Piccoli esperimenti di felicità è il diario di un anno, il 2013, dal 1° gennaio al 21 dicembre, un anno diverso dai precedenti: «Negli ultimi due anni – scrive Hendrik – questo vuoto è pian piano diventato insopportabile, ma ecco che... improvvisamente ho Eefje, Graeme, Grietje, Edward, Antoine e Ria. Torna prioritario l’obiettivo di non morire proprio adesso».
La priorità è il proprio adesso, al cospetto del quale passato e futuro sbiadiscono.
Proprio adesso è una lunga vacanza da vivere senza rimpianto di casa. Mentre a casa muore Margaret Thatcher, viene eletto papa Francesco, muore Nelson Mandela, e i giapponesi mettono sul mercato Paro, un robottino vestito da foca che tiene compagnia agli anziani.
Proprio adesso sono loro, i vecchietti del Club al parco ornitologico, con Edward che si entusiasma a tenere in mano un falco, e Grietje che perde l’orientamento solo due volte.
«Guarda laggiù, una cicogna!».
«Airone».
Non è giovinezza la loro, nemmeno vecchiaia. È una dimensione diversa, come i pesci rossi, unici animali permessi all’ospizio Tramonto. Tutti insieme uniti, i personaggi di questo libro creano una nuova età. Tutti insieme sommati, fanno una volontà, un entusiasmo, un corpo. E quando il corpo s’ammala – prima la gamba di Evert, poi l’Alzheimer di Grietje, infine l’ictus di Eefje – subentrano gli anticorpi, perché no, non è ancora la fine. E gli amici/anticorpi accudiscono, resistendo insieme alla morte. Morte che in questo microcosmo di gioiosa opposizione assume un significato diverso: «Abbiamo sentito la mancanza senza lasciare che l’umore diventasse cupo», dice Hendrik riferendosi alla morte di uno di loro. La morte rattrista – è l’amore perduto, è parte di sé – ma rimane il futuro, questo brevissimo futuro felice: «E dopo il viaggio devo fare ancora altri progetti. Finché ci sono progetti c’è vita».

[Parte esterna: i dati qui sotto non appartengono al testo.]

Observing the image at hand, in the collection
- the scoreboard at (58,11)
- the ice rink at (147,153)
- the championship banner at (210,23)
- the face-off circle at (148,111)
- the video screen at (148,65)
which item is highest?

Piccoli esperimenti di felicità, caso letterario in Olanda, esce in Italia. L’autore, Hendrik Groen, come il protagonista, è misterioso: vecchietto di una casa di riposo, giovane esordiente, scrittore affermato, chiunque sia, ci libera dei giovani, inventa una repubblica di vecchi che possono farcela da soli. Senza giudizio verso i figli inadeguati alla cura – non c’è tempo, né energia, l’ospizio è lontano, il parcheggio dei visitatori è aumentato di un dollaro – un racconto che ha l’effetto dell’affrancamento per chi la giovinezza l’ha già vissuta.